To do: Go through the records below and set each one down exactly, leaving out any pictures.

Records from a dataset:

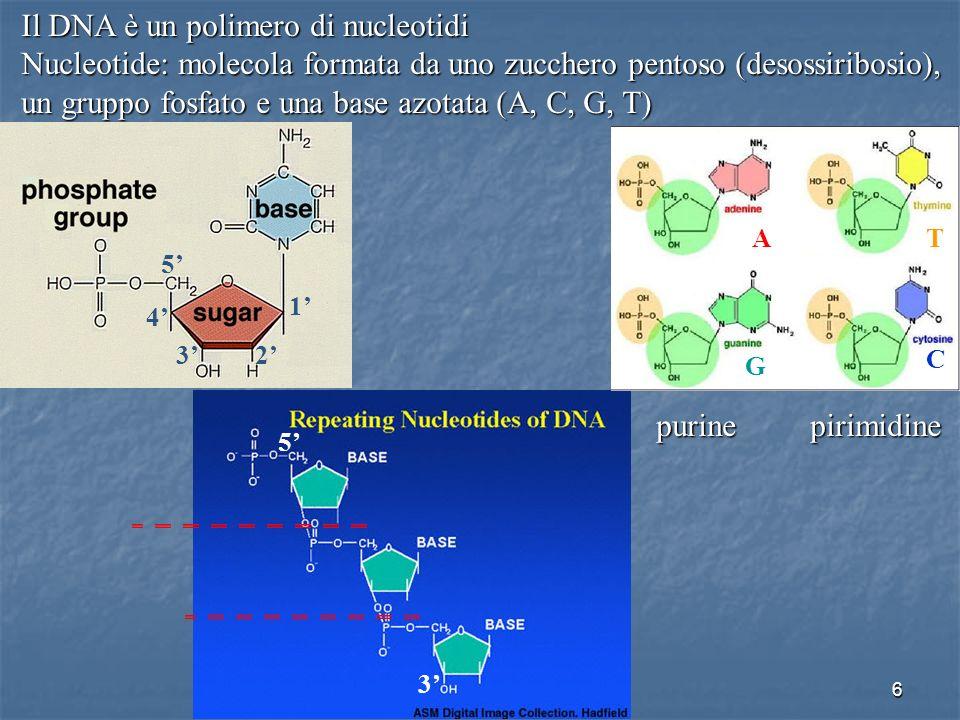 6 Il DNA è un polimero di nucleotidi Nucleotide: molecola formata da uno zucchero pentoso (desossiribosio), un gruppo fosfato e una base azotata (A, C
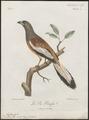 Dendrocitta rufa - 1796-1808 - Print - Iconographia Zoologica - Special Collections University of Amsterdam - UBA01 IZ15700073.tif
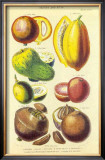 History of the Vegetable Kingdom I Print by William Rhind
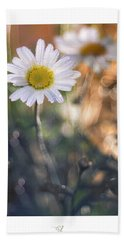 Evening Daisy Beach Towel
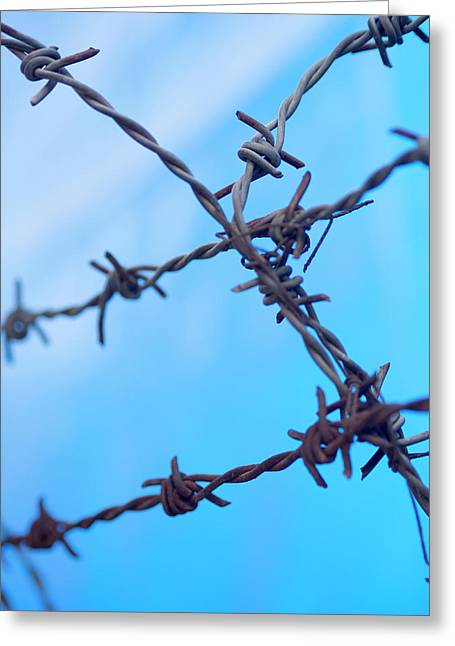 Barbed Wire Sticks Out Against The Blue Greeting Card by David H. Wells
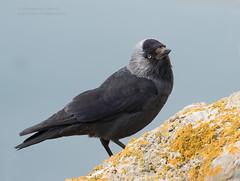Jackdaw -Corvus monedula (rosebudl1959) Tags: portland dorset 2016 jackdaw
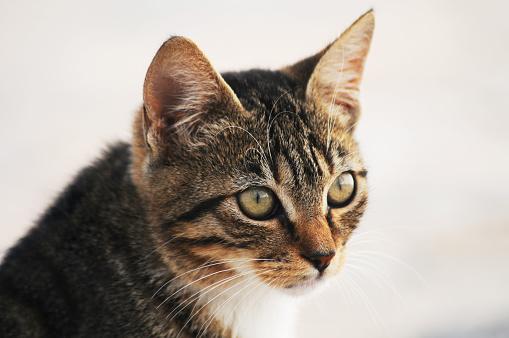 子猫「Kitten」:スマホ壁紙(6)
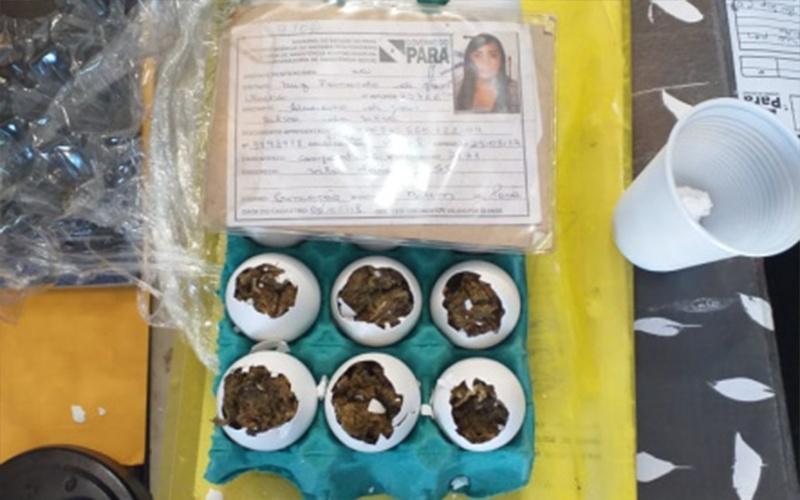 Mulher tenta entrar com 'ovos de maconha' em prisão do Pará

Result of this task:
 6 Il DNA è un polimero di nucleotidi Nucleotide: molecola formata da uno zucchero pentoso (desossiribosio), un gruppo fosfato e una base azotata (A, C
 Dendrocitta rufa - 1796-1808 - Print - Iconographia Zoologica - Special Collections University of Amsterdam - UBA01 IZ15700073.tif
 History of the Vegetable Kingdom I Print by William Rhind
 Evening Daisy Beach Towel
 Barbed Wire Sticks Out Against The Blue Greeting Card by David H. Wells
Jackdaw -Corvus monedula (rosebudl1959) Tags: portland dorset 2016 jackdaw
 子猫「Kitten」:スマホ壁紙(6)
 Mulher tenta entrar com 'ovos de maconha' em prisão do Pará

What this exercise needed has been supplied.